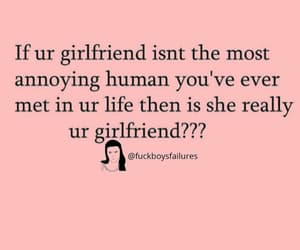 annoying, funny, and girlfriend image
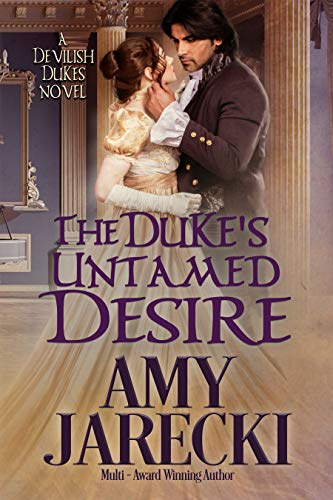 The Duke's Untamed Desire (Devilish Dukes Book 2)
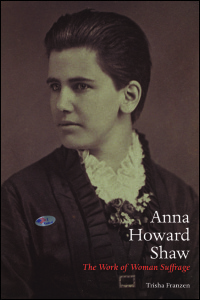 Cover for Franzen: Anna Howard Shaw: The Work of Woman Suffrage. Click for larger image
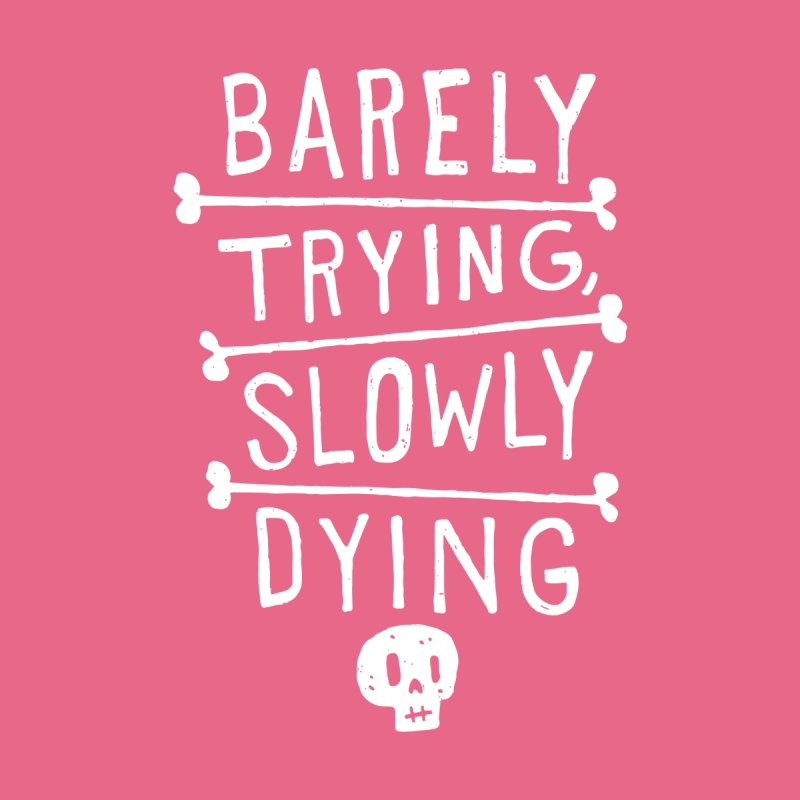 Barely Trying, Slowly Dying Women's Fitted T-Shirt by Rupertbeard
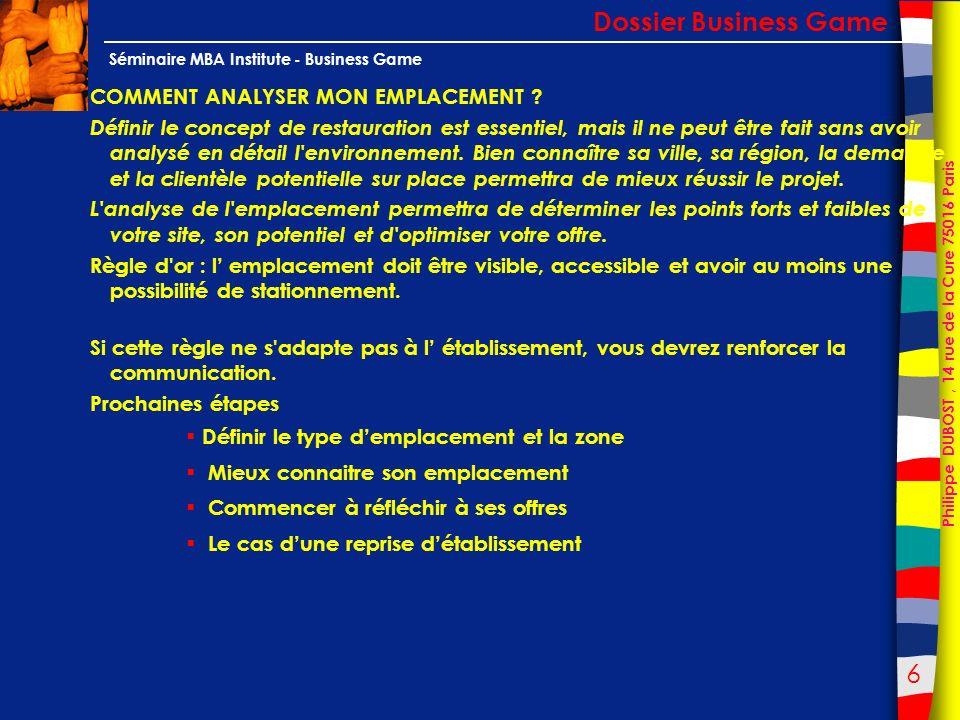 47 Philippe DUBOST, 14 rue de la Cure 75016 Paris Séminaire MBA Institute - Business Game Un outil dauto diagnostic Dossier Business Game Les questions relatives à mon restaurant L IMAGE DE MON ÉTABLISSEMENT ( suite) 60.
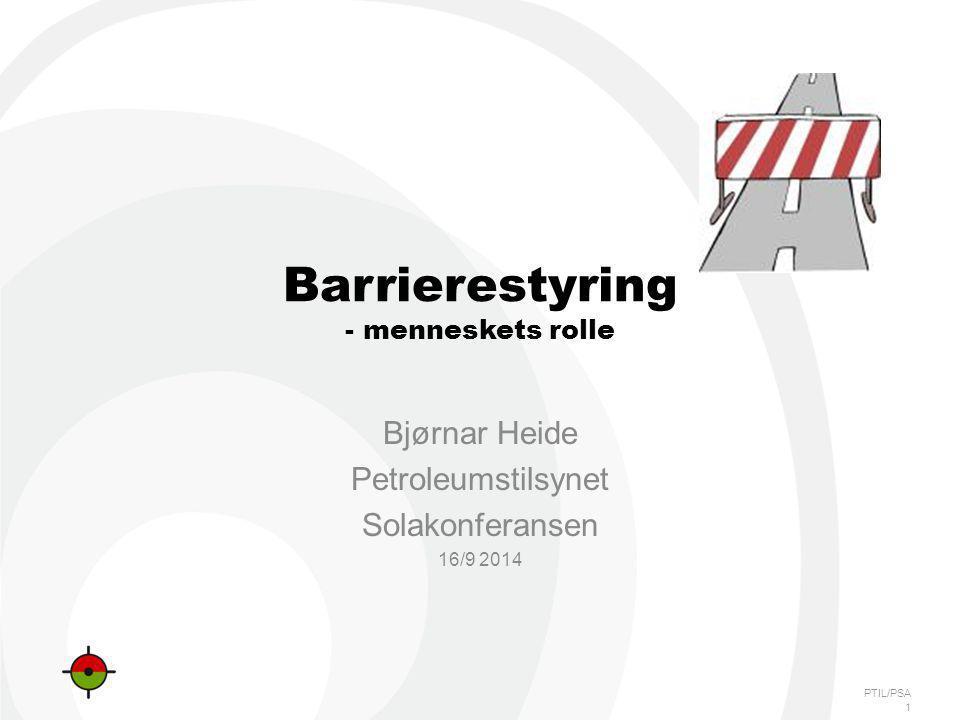 PTIL/PSA Barrierestyring - menneskets rolle Bjørnar Heide Petroleumstilsynet Solakonferansen 16/9 2014 1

━━━━━━━━━━━━━━━━━━━━━━━━━━━━━━

• _WHAT IS EXPECTED_:
Exclude all images and retype the data precisely.

• _FINISHED EXERCISE_:
 annoying, funny, and girlfriend image
 The Duke's Untamed Desire (Devilish Dukes Book 2)
 Cover for Franzen: Anna Howard Shaw: The Work of Woman Suffrage. Click for larger image
 Barely Trying, Slowly Dying Women's Fitted T-Shirt by Rupertbeard
 47 Philippe DUBOST, 14 rue de la Cure 75016 Paris Séminaire MBA Institute - Business Game Un outil dauto diagnostic Dossier Business Game Les questions relatives à mon restaurant L IMAGE DE MON ÉTABLISSEMENT ( suite) 60.
 PTIL/PSA Barrierestyring - menneskets rolle Bjørnar Heide Petroleumstilsynet Solakonferansen 16/9 2014 1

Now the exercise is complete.